Decisão: REVOGADA PARCIALMENTE.
Área Temática: DIR CIV - TEORIA GERAL / DIR SUC / DIR REAIS.
DIR PROC CIV.
Legislação Nacional: CCIV66 ART143 ART1251 ART1440 ART2101 N2.
CCJ62 ART43 N2 G.
CPC67 ART543 N1 N2.
Sumário: I - A representação, no inventário obrigatório, de um interessado incapaz de receber a citação devido a anomalia psíquica ou outro motivo grave, compete a um curador "ad litem" nomeado pelo juiz, sem necessidade de constituir e ouvir o conselho de família nem de seguir, na escolha da pessoa indicada para a função, a ordem estabelecida no artigo 143 do Código Civil.
II - Não representa litigância de má fé a simples discordância quanto à aplicação de preceitos legais na solução de um incidente do inventário.
III - Devem ser desentranhados, se forem desnecessários, os documentos juntos aos autos, sendo o apresentante condenado nas custas do incidente do desentranhamento.

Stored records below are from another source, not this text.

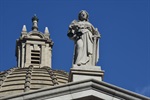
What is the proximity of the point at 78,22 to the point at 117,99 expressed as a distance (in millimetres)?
4846

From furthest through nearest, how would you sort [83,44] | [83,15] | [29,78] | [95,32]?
[29,78]
[83,15]
[95,32]
[83,44]

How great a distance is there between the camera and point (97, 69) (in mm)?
39125

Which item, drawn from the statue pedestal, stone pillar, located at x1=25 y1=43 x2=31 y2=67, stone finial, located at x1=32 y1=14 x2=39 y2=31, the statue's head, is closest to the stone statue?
the statue's head

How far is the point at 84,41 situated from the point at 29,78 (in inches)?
1410

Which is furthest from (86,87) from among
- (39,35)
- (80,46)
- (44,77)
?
(39,35)

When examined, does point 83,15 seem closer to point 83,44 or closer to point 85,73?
point 83,44

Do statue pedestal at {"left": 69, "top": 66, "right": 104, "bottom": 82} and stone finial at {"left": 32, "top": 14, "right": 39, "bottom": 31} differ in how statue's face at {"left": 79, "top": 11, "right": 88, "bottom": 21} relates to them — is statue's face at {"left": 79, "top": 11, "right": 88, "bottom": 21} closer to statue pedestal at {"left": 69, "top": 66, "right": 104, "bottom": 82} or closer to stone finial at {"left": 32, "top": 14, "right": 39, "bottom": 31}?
statue pedestal at {"left": 69, "top": 66, "right": 104, "bottom": 82}

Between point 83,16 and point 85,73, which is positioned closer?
point 85,73

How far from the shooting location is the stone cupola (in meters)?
85.9

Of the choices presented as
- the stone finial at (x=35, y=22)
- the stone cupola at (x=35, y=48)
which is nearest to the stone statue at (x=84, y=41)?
the stone cupola at (x=35, y=48)

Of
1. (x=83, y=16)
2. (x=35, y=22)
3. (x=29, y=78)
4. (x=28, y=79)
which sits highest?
(x=35, y=22)

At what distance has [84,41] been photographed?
40156mm

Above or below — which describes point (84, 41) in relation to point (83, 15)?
below

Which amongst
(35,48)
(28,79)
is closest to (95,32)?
(28,79)
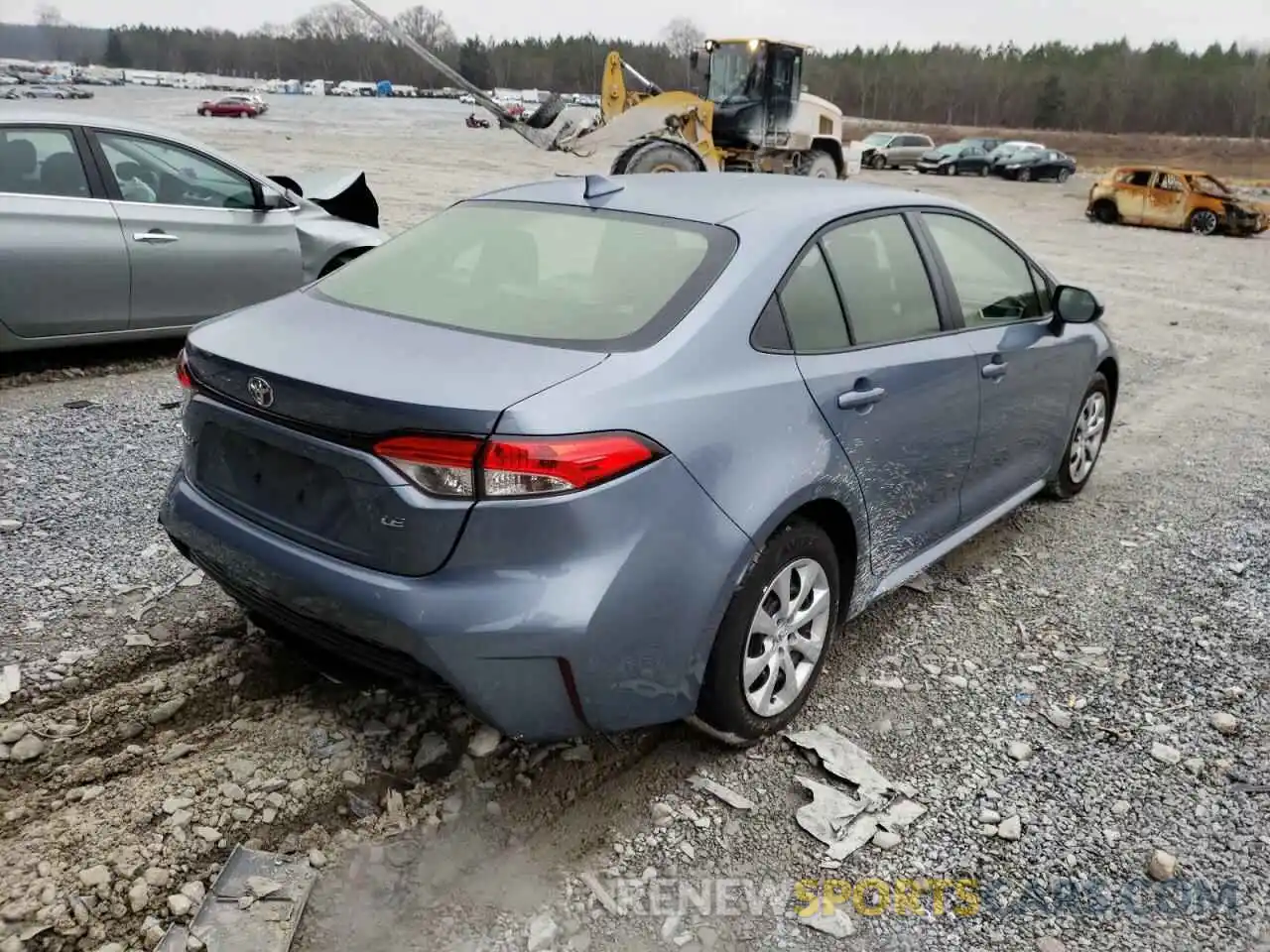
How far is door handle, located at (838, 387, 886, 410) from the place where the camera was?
3.00 metres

IV - Litiga de má fé o interessado que recorre de um despacho judicial e posteriormente reclama desse despacho com intenção de provocar nova decisão sobre matéria já tratada, originar novo processado e complicar o processo.
V - Não pode, num pacto de não partilha do património hereditário enquanto fosse viva a viúva meeira, constituir-se a favor desta usufruto vitalício de determinados prédios da herança.
VI - Relativamente aos bens de herança indivisa, a prescrição aquisitiva só pode verificar-se através da posse dos que forem certos e determinados.